Dip Brazing. The main use of this process is to join tubular structures like cycle frame. The work must be properly jigged before lowering into the bath. The bath contains brazing alloy protected by a layer of flux.

The job is first lowered into the molten flux and held there till the assembly attains the brazing temperature. It is then passed into the molten filler metal, where a short period of immersion is sufficient to flush out the flux, which has penetrated the joint, and replace it by brazing material. On the way out, the work is held again in the flux layer to permit the excess brazing material to drain. The parts, which are not to be brazed, are protected by painting.

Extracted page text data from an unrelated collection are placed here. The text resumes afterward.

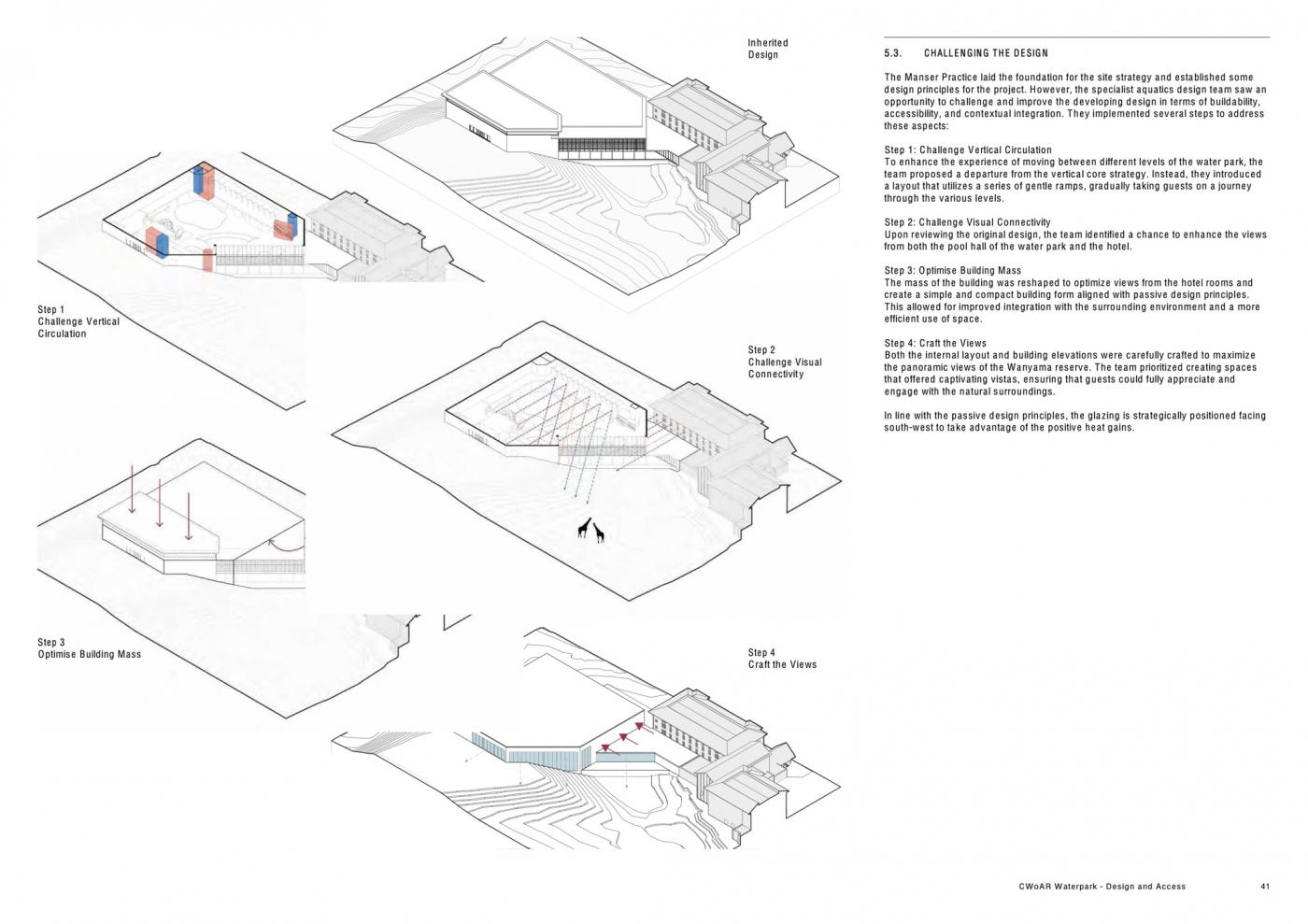 Inherited Design

Step 1
Challenge Vertical Circulation

Step 2
Challenge Visual Connectivity

Step 3
Optimise Building Mass

Step 4
Craft the Views

5.3. CHALLENGING THE DESIGN

The Manser Practice laid the foundation for the site strategy and established some design principles for the project. However, the specialist aquatics design team saw an opportunity to challenge and improve the developing design in terms of buildability, accessibility, and contextual integration. They implemented several steps to address these aspects:

Step 1: Challenge Vertical Circulation
To enhance the experience of moving between different levels of the water park, the team proposed a departure from the vertical core strategy. Instead, they introduced a layout that utilizes a series of gentle ramps, gradually taking guests on a journey through the various levels.

Step 2: Challenge Visual Connectivity
Upon reviewing the original design, the team identified a chance to enhance the views from both the pool hall of the water park and the hotel.

Step 3: Optimise Building Mass
The mass of the building was reshaped to optimize views from the hotel rooms and create a simple and compact building form aligned with passive design principles. This allowed for improved integration with the surrounding environment and a more efficient use of space.

Step 4: Craft the Views
Both the internal layout and building elevations were carefully crafted to maximize the panoramic views of the Wanyama reserve. The team prioritized creating spaces that offered captivating vistas, ensuring that guests could fully appreciate and engage with the natural surroundings.

In line with the passive design principles, the glazing is strategically positioned facing south-west to take advantage of the positive heat gains.

CWoAR Waterpark - Design and Access 41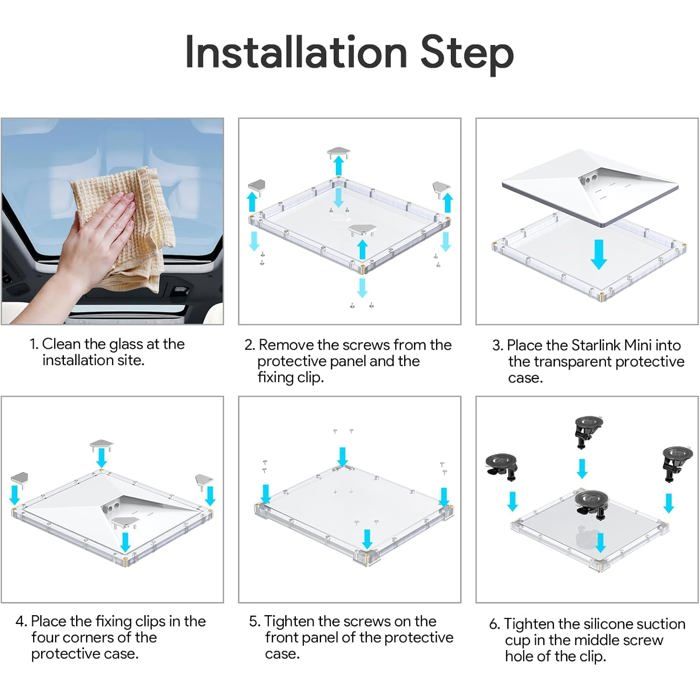 Installation Step

1. Clean the glass at the installation site.

2. Remove the screws from the protective panel and the fixing clip.

3. Place the Starlink Mini into the transparent protective case.

4. Place the fixing clips in the four corners of the protective case.

5. Tighten the screws on the front panel of the protective case.

6. Tighten the silicone suction cup in the middle screw hole of the clip.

Dip Brazing and Dip Brazed Parts

Salt Bath Brazing. This process is not very common. The fused salt employed should be one, which in addition to providing heating medium, also acts as a brazing flux and thus protects the work and brazing alloy from oxidation.

Salt Bath Brazing

Forge Brazing. It is similar to torch brazing in technique, but the only difference is that the source of heat is a blacksmith forge or brazing hearth. The forge is a valuable means of heating large components such as castings where local heating is liable to cause cracking or distortion.

Brazing Fluxes

Some of the brazing fluxes available through service source are shown below:

Nomenclature Application
Borax powder For general brazing work
Flux brazing low temperature For use with silver solders

(DTD 900 and B.S. 1845 type 3)

Flux brazing aluminium For general use
Flux welding bronze For bronze welding

There are two types of fluxes used for brazing. Borax type flux is used for temperatures above 750C and Fluoride type flux is used for temperatures between 600C – 750C.